Der politische Diskurs ...

- Die politischen Parteien entwickeln derzeit Konzepte, um einen konstruktiven Dialog zum Ausbau der Netzinfrastrukturen anzustoßen. Die FDP hat mit dem Vorschlag "16 Punkte zu Bürgerbeteiligung und Planungsbeschleunigung bei privaten und öffentlichen Investitionen" begonnen. Die SPD führt einen Diskussionsprozess unter der Überschrift "Infrastrukturkonsens".

Für die Bundesregierung hat das Bundesverkehrsministerium (BMVBS) jetzt den Entwurf zu einem "Handbuch für eine gute Bürgerbeteiligung bei der Planung von Großvorhaben im Verkehrssektor" vorgelegt. Das BMVBS zielt nicht auf gesetzliche Neuregelungen, sondern liefert den planenden Behörden von Bund, Ländern, Städten und Gemeinden Vorschläge für mehr Transparenz und Öffentlichkeitsbeteiligung. Das Handbuch folgt dabei den Planungsstufen, die von der Abstimmung über die Verkehrsprojekte bis zu deren tatsächlicher Realisierung führen. So soll beispielsweise bei der Erstellung des Bundesverkehrswegeplans erstmals eine Online-Konsultation durchgeführt werden, an der sich alle Bürger beteiligen können.

Und die Sicht der gewerblichen Wirtschaft?

- Das BMVBS weiß, dass es keine "one-size-fits-all"-Lösung für alle gibt. Deshalb ist ein Handbuch der richtige Weg, um Optionen zu empfehlen.

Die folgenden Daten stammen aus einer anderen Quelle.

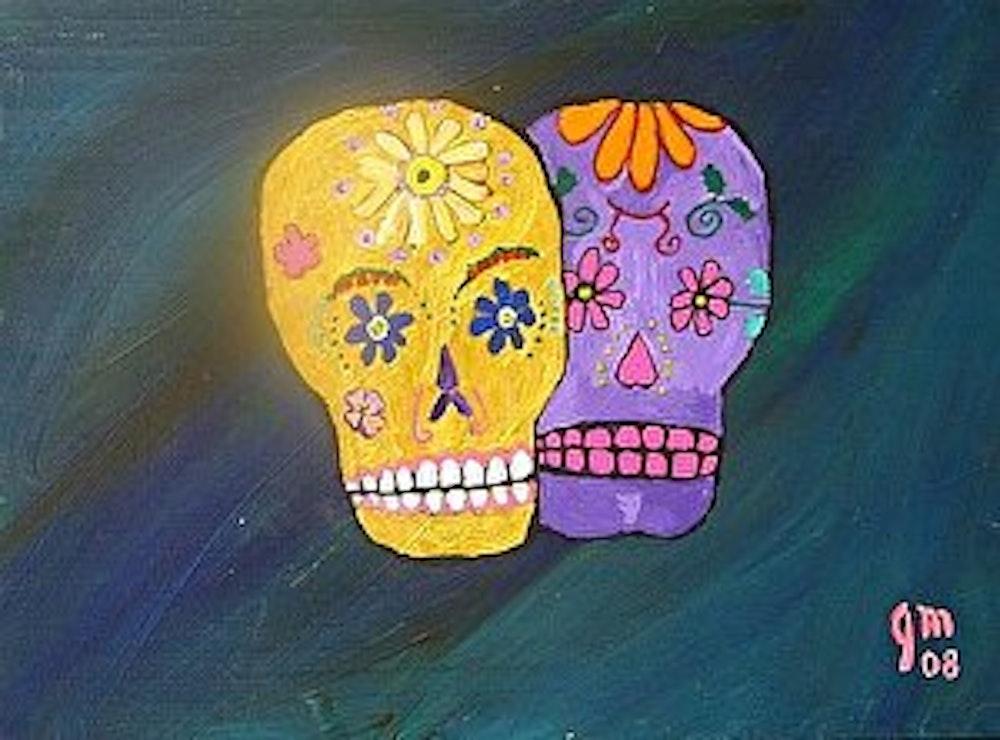 Two Deadheads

- Die Wirtschaft hat bei industriellen Großvorhaben wie beim Bau von Kraftwerken bereits die Erfahrung gemacht: Ein professionelles Management des jeweiligen Beteiligungsverfahrens ist wichtig, um die breite Öffentlichkeit anzusprechen. Es gilt, die örtliche Wirtschaft und Politik, Medien und Träger öffentlicher Belange, wie IHKs, einzubeziehen. Außerdem verkürzt eine gute Vorabstimmung das formelle Planungsverfahren und hilft, aufwendige Klageverfahren zu vermeiden. Diese Erfahrung sollte auch für infrastrukturelle Großvorhaben wie Verkehrswege oder Leitungstrassen genutzt werden. Dabei sollte noch stärker auf neue Medien gesetzt werden, um über Online-Konsultationen viele Bürger zu erreichen. Aber auch die Politik ist gefordert, ihrerseits zügig zu entscheiden. Außerdem muss über den Verfahrensfortgang eines Projektes fortlaufend informiert werden - Transparenz ist oberstes Gebot.

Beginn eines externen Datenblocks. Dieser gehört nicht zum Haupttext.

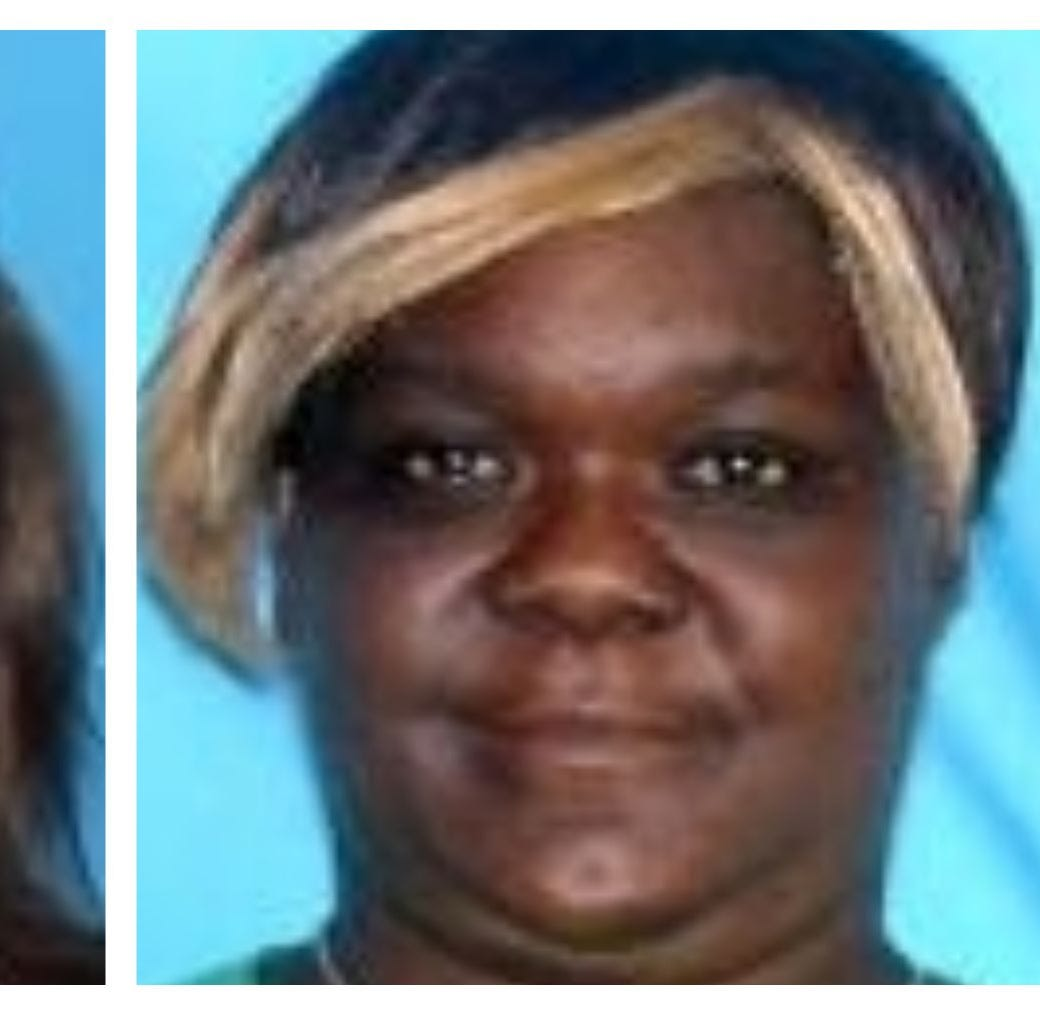 2 women visiting Elmore's Staton Correctional Facility held on drug charges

- Die IHKs nehmen im Rahmen solcher Verfahren einerseits eine Informationsfunktion für die Wirtschaft wahr und bringen andererseits die Interessen der regionalen Wirtschaft in die Beteiligungsprozesse ein, beispielsweise bei anstehenden Entscheidungen.

Bürgerbeteiligung stößt an Grenzen

- Für einen konstruktiven Dialog über den Netzinfrastrukturausbau ist entscheidend, auch auf die Grenzen für die Bürgerbeteiligung deutlich hinzuweisen, um keine falschen Erwartungen beim einzelnen Bürger zu wecken. Solche Verfahren dienen dazu, zu informieren, zu kooperieren und zu konsultieren, um so die Entscheidungen der Politik vorzubereiten. Bürgerbeteiligung ersetzt nicht die repräsentative Demokratie.

- Zudem ist eine gute Kostenkalkulation zwingend erforderlich. Durch eine kontinuierliche Bürgerbeteiligung entstehen Mehrkosten, für die das Handbuch einen Kalkulationsansatz liefern muss.